Peace. A gentle breeze coming down the creek between the mangroves and through the corridor of the house, rustling the drying wetsuits over the concrete porch, faint bird and insect songs from the mangroves all around us. A jutilla climbs down out of the trees into the dinghy tied off the porch to drink from the rainwater collected in the bilge. Sun emerging from scattered clouds on the horizon. A fresh day.
We clean up, load the gear onto the boat, say goodbyes, and board the boat for the long, sleepy cruise to Jucaro and another 5-hour bus ride.
Later: a great evening on the patio of the Hotel Nacional, where we stayed. Cohiba cigars and mojitos on the couches in the tropic evening air with our Irish friends.
Only a week in Cuba. But in that time we’ve seen a glimpse of the natural world of Cuba, the strange aura of a land balanced between another long-gone time and an uncertain future, an island in the ocean of globalized society and commerce as well as in the more literal sense, isolated by American anger and frustration at not being able to dislodge what it perceives as a bush-league revolutionary 80 miles from its shore.
And that situation, via the stranglehold on western trade and the collapse of Soviet patronage over the last two decades in turn provide a fascinating window on the possible futures that might face us as the fossil fuel party finally winds to an end. Will our innumerable cars and machines wind down with it, and the great factories go quiet, as they’ve done here, standing with peeling paint and idle elevators as enigmatic monuments to a lost civilization like those of the Maya or the Romans in the countryside of their former empires?
Perhaps not—we have money, and some time at least, that were not available to Cuba when the party ended here.

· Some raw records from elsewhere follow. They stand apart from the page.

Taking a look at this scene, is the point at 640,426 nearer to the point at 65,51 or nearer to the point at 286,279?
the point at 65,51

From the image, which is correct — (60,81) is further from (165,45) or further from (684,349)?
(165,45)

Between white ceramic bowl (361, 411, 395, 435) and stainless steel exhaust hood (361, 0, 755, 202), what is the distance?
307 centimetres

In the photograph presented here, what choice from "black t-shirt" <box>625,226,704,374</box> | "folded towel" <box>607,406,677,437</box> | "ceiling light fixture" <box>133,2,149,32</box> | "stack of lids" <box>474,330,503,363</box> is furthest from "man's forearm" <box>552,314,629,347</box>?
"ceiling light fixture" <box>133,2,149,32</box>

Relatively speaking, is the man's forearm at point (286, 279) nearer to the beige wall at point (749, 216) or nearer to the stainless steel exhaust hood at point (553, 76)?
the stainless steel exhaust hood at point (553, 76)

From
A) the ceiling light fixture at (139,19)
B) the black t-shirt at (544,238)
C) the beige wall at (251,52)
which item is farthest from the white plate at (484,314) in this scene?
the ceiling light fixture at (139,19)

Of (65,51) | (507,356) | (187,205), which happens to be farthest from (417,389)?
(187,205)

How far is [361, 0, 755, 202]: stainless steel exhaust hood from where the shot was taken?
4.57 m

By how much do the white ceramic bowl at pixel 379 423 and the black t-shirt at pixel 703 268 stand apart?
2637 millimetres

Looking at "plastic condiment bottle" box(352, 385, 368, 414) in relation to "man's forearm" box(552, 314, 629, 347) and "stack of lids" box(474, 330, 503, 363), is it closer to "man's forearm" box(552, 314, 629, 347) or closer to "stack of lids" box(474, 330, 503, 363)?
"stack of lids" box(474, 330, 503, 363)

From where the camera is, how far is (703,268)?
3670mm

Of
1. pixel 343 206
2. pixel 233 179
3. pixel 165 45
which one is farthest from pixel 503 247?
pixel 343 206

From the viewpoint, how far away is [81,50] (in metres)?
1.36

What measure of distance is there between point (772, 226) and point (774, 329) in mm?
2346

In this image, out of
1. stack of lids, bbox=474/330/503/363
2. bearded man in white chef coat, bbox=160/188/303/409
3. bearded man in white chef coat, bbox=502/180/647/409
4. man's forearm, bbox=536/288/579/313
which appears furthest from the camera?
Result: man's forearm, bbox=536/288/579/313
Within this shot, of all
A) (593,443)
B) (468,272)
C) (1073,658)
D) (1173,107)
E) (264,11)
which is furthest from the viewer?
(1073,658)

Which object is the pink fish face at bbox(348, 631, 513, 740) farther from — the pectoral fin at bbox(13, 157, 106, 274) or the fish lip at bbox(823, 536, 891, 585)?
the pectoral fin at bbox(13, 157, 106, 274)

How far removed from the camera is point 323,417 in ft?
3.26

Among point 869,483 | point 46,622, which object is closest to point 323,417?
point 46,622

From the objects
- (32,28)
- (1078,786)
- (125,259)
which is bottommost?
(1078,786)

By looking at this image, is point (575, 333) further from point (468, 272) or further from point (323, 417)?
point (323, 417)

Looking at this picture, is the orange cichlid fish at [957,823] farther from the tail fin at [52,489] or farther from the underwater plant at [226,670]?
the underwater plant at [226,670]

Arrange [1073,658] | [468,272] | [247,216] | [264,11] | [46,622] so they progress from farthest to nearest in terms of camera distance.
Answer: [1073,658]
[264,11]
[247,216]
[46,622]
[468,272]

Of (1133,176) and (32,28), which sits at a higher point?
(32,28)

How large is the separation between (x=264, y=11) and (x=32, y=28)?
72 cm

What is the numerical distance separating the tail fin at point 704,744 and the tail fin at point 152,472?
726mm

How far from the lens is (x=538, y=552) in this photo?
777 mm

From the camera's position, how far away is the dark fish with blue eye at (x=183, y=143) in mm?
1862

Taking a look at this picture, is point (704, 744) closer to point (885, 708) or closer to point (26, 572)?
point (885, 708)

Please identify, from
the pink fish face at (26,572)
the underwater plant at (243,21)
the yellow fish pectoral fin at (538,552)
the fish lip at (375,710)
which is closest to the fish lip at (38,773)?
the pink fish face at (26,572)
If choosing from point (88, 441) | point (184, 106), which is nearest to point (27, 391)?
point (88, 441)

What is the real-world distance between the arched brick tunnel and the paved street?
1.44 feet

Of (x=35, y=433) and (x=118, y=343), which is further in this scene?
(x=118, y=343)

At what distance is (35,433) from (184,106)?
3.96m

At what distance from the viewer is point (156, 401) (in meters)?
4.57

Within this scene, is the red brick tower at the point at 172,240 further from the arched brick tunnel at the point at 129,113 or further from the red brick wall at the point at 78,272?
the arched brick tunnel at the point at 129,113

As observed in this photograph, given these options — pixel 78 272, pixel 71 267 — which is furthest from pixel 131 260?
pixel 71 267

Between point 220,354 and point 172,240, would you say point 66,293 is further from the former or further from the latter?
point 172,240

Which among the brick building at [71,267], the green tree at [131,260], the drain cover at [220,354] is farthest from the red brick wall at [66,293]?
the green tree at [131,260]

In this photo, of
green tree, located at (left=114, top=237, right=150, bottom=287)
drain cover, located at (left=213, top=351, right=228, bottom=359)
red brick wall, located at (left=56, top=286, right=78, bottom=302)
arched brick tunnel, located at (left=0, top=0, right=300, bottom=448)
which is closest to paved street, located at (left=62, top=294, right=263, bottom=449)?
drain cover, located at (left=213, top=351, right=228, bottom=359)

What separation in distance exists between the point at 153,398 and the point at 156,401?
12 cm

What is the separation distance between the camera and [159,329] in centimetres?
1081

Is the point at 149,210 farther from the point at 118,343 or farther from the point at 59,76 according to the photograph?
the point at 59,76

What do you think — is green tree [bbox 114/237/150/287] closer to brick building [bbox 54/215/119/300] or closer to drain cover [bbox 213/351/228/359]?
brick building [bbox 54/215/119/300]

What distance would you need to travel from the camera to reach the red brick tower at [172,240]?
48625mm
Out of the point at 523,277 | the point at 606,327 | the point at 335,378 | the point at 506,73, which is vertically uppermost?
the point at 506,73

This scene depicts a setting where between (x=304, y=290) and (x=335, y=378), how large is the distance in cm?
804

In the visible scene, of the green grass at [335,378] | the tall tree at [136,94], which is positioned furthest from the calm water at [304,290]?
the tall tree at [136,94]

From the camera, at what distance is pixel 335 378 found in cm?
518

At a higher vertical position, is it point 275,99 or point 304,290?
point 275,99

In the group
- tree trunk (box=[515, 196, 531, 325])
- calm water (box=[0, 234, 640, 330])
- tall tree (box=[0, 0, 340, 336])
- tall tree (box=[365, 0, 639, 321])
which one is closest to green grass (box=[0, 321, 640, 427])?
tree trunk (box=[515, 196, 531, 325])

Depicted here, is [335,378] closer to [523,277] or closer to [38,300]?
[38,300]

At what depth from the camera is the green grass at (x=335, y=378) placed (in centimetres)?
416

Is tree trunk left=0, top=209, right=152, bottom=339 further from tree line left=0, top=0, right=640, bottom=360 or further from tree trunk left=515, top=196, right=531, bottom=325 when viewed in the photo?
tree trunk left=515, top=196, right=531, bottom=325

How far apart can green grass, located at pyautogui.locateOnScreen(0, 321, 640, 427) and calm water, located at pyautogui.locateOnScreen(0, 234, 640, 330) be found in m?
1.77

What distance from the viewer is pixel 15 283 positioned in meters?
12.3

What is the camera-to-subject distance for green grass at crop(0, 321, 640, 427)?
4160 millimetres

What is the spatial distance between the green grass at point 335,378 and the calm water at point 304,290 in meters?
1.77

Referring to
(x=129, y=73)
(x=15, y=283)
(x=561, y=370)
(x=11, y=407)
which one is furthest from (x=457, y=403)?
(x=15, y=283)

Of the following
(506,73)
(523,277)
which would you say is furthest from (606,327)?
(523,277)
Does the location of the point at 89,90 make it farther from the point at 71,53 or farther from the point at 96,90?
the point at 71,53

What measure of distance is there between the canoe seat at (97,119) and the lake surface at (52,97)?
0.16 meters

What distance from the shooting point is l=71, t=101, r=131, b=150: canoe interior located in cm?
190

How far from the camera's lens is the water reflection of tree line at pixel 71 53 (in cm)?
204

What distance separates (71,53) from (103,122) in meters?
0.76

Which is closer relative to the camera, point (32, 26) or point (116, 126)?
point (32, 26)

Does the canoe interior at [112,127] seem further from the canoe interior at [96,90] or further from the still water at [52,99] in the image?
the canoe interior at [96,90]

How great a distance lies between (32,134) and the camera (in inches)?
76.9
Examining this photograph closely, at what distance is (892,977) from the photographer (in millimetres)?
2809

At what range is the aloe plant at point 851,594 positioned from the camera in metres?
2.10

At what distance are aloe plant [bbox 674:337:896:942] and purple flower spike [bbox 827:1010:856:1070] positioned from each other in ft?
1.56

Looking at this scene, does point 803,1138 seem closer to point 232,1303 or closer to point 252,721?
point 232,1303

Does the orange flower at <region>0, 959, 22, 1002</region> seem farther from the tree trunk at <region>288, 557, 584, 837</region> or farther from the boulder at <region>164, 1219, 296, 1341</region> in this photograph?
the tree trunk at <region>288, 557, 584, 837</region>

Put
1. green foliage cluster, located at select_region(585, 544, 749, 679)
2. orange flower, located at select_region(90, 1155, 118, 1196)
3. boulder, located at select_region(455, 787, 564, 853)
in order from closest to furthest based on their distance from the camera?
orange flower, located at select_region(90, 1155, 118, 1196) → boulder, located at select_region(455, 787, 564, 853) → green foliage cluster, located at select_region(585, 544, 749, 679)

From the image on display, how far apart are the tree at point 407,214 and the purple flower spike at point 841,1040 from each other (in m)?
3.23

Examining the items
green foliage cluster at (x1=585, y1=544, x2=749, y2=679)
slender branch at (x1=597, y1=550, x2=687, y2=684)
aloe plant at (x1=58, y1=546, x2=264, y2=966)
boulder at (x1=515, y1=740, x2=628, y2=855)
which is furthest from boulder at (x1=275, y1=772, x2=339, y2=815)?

But do we have the will, and the foresight?
And Cuba is clearly a unique case (but isn’t everywhere?)—a nation that has been very consciously guided, partially successfully, by its leaders toward a society of equality and self-sufficiency and education over five decades, that has a small population relative to its land area, and that is less injured with the scars of rampant pillage of its resources than are many other places in what we call the developing world. Perhaps as a result of all these, it is a nation of problem solvers and eminently practical, competent people.
Life in Cuba goes on. And life goes back to the original source of all energy—the sun. Rank vegetation taking over, nourishing, if barely, the scrawny cattle and goats and horses and oxen and men and women that now laboriously break the earth by their own collective power, largely unaided by the dwindling stock of fuel stored up in the earth over hundreds of millions of years.
Is this medieval lifestyle the past for Cuba, beginning to fade as the society and economy open ever so slowly? We all felt during the trip that we were seeing something that would be hard to imagine in only a decade or so, that when the borders eventually open, as they inevitably will, it won’t be long till the place becomes Disneyworld for tourists.
Or is this the future for the rest of us?